I was being stupid and I told Crystal that some of the assholes guys in my shop class were talking shit about her. They were, but there's nothing she could do about it so I shouldn't have told her. But anyway, Susan asked if I said anything to them and I said no. I wanted to, but all I could think of was "shut up dumbass" and I didn't think that'd go over real well. Then Susan continued to say what she "would have said" if it had been her. Right. I seem to remember that less than a year ago a certain Ryan Burns called Tasha, April, Janelle, and I dikes in art, right in front of Susan, and she sat there. And this wasn't a class full of guys she didn't know. She had friends in that class, and she knew Ryan. Yet she expects me to mouth off to a bunch of older guys that I barely even know the names of. The same guys that I have to ask for help from and see everyday.
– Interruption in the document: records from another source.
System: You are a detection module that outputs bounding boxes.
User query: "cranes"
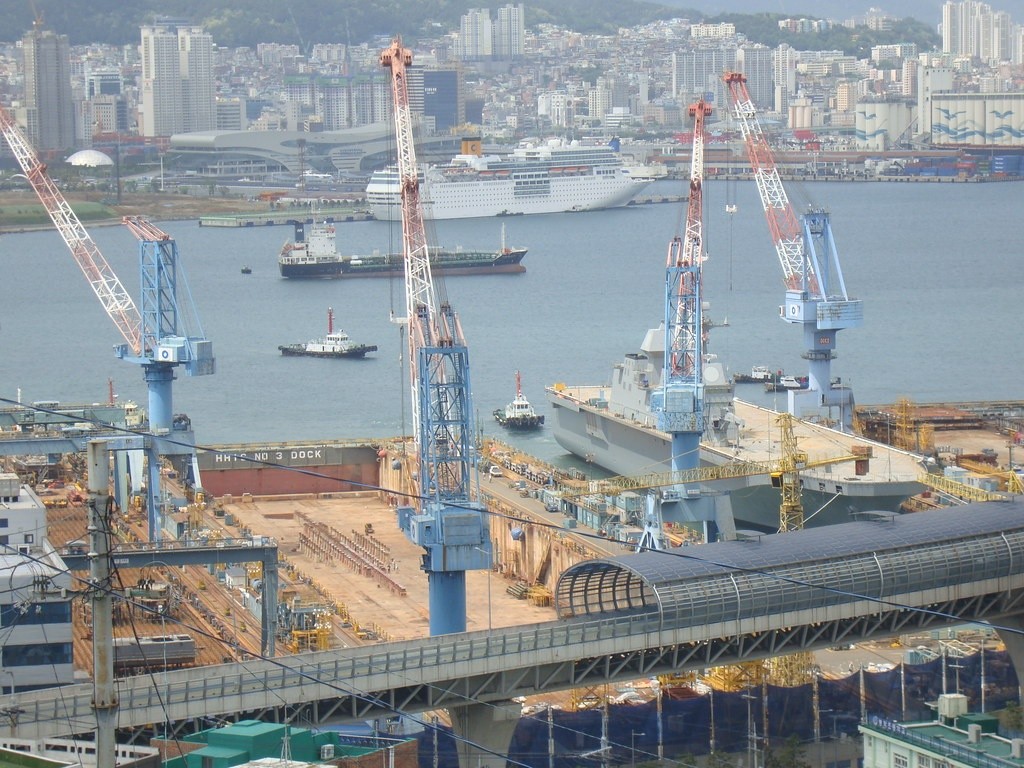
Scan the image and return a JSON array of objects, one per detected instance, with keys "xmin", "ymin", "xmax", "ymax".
[
  {"xmin": 555, "ymin": 414, "xmax": 873, "ymax": 533},
  {"xmin": 916, "ymin": 468, "xmax": 1024, "ymax": 500},
  {"xmin": 651, "ymin": 97, "xmax": 736, "ymax": 546},
  {"xmin": 380, "ymin": 35, "xmax": 493, "ymax": 636},
  {"xmin": 0, "ymin": 102, "xmax": 215, "ymax": 434},
  {"xmin": 722, "ymin": 69, "xmax": 854, "ymax": 423}
]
Yeah, hypocrisy pisses me off too.

I wish I had said something along the lines of, "Shut the hell up, you guys don't even know her." Granted, that's not the best line ever, but continue.
To which one probably would have responded, "I've known her since 7th grade."
The I would have retorted, "She's been one of my best friends since 2nd grade and she's one of the nicest people you'll ever meet, but you're too stupid for her to care about."
And I assume there would be mumbles and some Oh's and such, and Bower would probably step in about there and tell the guys that Crystal's a sweet girl and if they keep talking they'll get sentences.

Or, I wish I had brought up the Ryan incident to Susan after she said that stuff so she would have realized her own cowardice and maybe apologized.

Alas, I always think of the right (or close to the right) thing to say hours after the moment has passed. Maybe that's why I like writing and communicating through email/aim/comment boxes; there's more time to think about what you want to say and how to word it right. Then again, I do like to talk in person, but usually those conversations advance differently than written ones. Anyone see where I'm going with this? I can't really explain any further, it's late and I need to sleep.

Comments:
I hate it whenever I think of the perfect thing to say but the moment has passed. Luckily, I don't have too many of those.. nor do I have any real regrets.

I prefer talking to people in real life, actually. Sometimes peolpe get caught up when they're behind the computer or something. Or are just a little too slow typing.

Hmmm... I've heard that Crystal is pretty nice. But I don't think I'll ever know that for myself really. She glares at me like I'm a complete asshole. Especially when I said that I was glad that Anne Frank dies. Maybe.. eventually I'll talk to her? Because we're in the same homeroom. Not too sure.. but alright.